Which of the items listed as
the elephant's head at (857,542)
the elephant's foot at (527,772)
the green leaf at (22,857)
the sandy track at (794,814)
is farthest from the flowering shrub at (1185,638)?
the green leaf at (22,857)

* * *

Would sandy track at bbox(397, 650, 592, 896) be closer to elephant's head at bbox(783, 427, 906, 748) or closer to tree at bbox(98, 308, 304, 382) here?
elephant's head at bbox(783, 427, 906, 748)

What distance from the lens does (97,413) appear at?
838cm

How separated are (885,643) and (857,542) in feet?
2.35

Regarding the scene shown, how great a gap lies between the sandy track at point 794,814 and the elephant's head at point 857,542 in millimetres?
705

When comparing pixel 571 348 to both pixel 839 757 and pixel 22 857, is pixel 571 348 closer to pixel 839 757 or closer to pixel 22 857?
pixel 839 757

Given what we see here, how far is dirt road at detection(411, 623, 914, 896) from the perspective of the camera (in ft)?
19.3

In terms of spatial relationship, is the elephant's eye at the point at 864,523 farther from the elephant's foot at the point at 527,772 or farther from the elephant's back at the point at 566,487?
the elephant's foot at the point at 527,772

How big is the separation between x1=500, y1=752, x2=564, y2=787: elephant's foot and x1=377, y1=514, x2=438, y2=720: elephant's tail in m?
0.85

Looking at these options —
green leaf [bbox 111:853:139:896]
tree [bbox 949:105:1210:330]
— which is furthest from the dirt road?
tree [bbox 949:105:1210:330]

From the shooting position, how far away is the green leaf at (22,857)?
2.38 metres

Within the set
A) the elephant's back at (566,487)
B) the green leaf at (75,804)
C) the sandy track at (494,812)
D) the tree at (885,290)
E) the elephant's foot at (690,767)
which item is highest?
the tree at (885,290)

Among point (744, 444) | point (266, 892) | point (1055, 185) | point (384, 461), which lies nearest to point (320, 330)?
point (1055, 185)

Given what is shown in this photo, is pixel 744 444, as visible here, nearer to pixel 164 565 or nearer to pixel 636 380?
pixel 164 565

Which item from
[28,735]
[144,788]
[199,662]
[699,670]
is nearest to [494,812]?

---

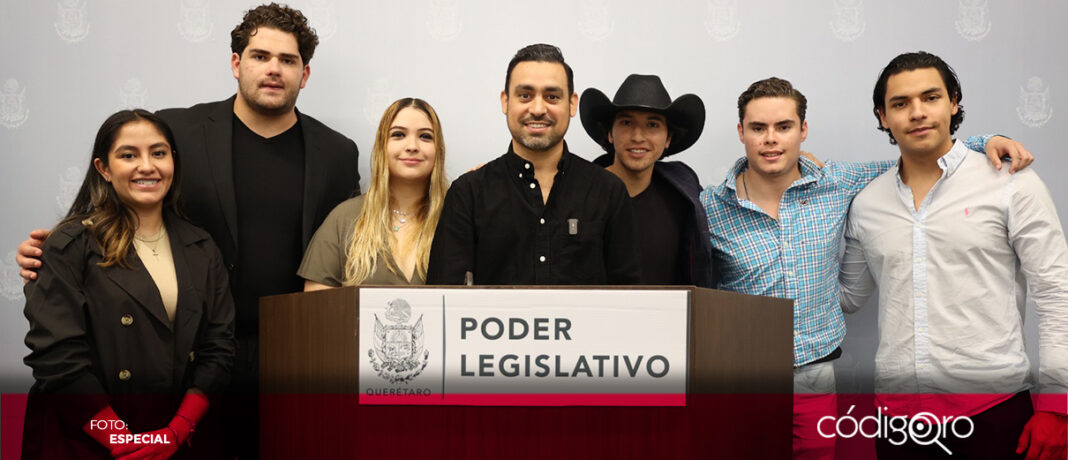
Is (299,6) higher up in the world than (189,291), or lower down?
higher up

◆ What the task asks
Convert everything from the line containing "Looking at these options —" down to the line containing "2.38 metres" into a JSON list of strings, one string per line, with blank lines omitted.

◆ Result of the exercise
[
  "Looking at these options —",
  "green leaf [bbox 111:853:139:896]",
  "tree [bbox 949:105:1210:330]",
  "— which is furthest from the dirt road?",
  "tree [bbox 949:105:1210:330]",
  "From the shooting position, how far away is the green leaf at (22,857)?",
  "2.38 metres"
]